With python, parsing XML is pretty easy as long as it is well formed. I believe wikipedia's data is.

wikipedia Sample XML article

<page>
  <title>AaA</title>
  <id>1</id>
  <revision>
<id>32899315</id>
<timestamp>2005-12-27T18:46:47Z</timestamp>
<contributor>
  <username>Jsmethers</username>
  <id>614213</id>
</contributor>
<text xml:space="preserve">#REDIRECT [[AAA]]</text>
  </revision>
</page>

The easy python:

from xml import sax
from xml.sax import saxutils
from xml.sax import handler

class DelHandler(saxutils.DefaultHandler):
  def startElement(self, name, attrs):
if name != 'text':
  return
print attrs.get('text')

parser = sax.make_parser()
parser.setFeature(handler.feature_namespaces, 0)
dh = DelHandler()
parser.setContentHandler(dh)
parser.parse(file('whateveriwanttoopen','r'))

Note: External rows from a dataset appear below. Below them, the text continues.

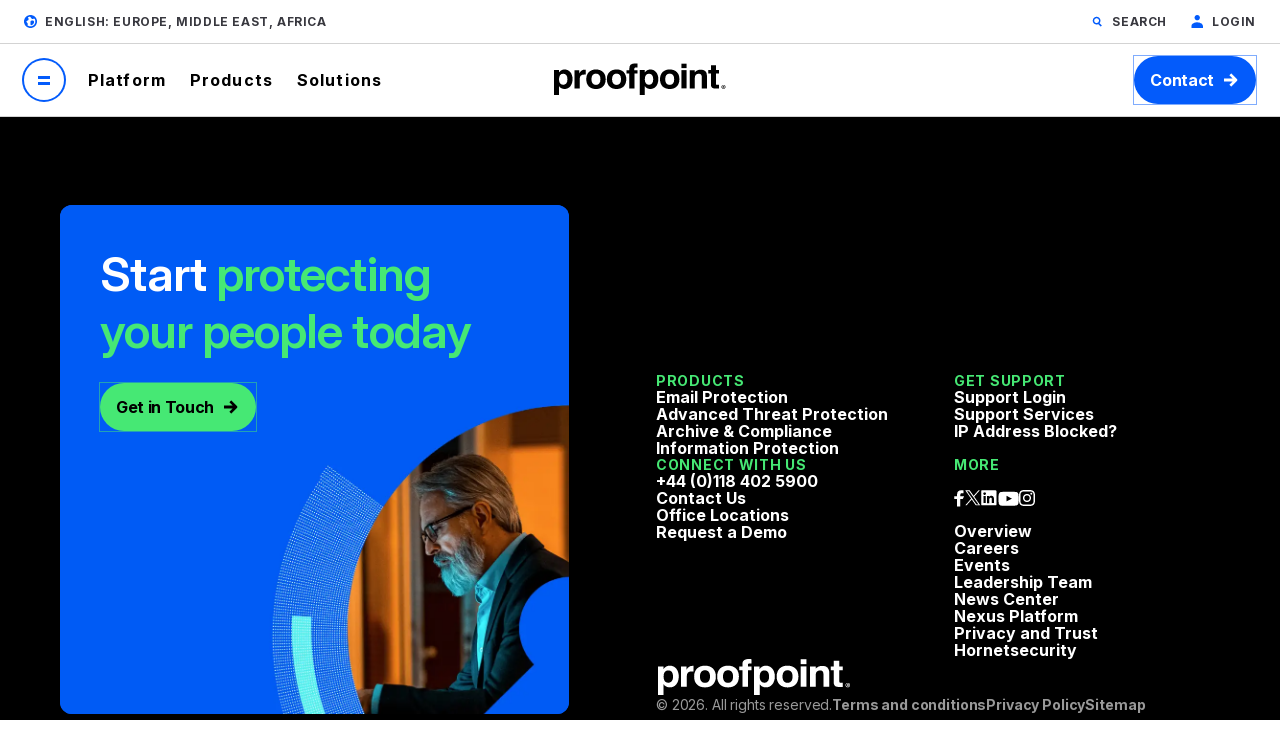

--- FILE ---
content_type: text/plain
request_url: https://c.6sc.co/?m=1
body_size: 0
content:
6suuid=4618d017a3260100e26b6869dd010000aeccd200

The schema looks to be pretty simple. I will have to find a wikitext python module (or write one myself) if I am going to do any sort of formatting (of course I have to) of the article text. That will be the harder part.

Implementation Details

Using python2.4 I will extend HTTPServer since it makes sense that the wikipages are served like a website. I also think the application would have a GUI component as well. Teemu's Blog will help with that endevor. I think that to make it easy to know that the hhgttg is running and make it easy to launch it, the GUI will internally launch the webserver and will provide some useful functionality for getting updates to pages. I have to flesh this out a lot more. If there is anything I've learned from working at Google, its that design docs do go a long way. This blog entry is a precursor to a more detailed designed spec. I find DDs useful because they help keep me on track and to organize what it is I have to do.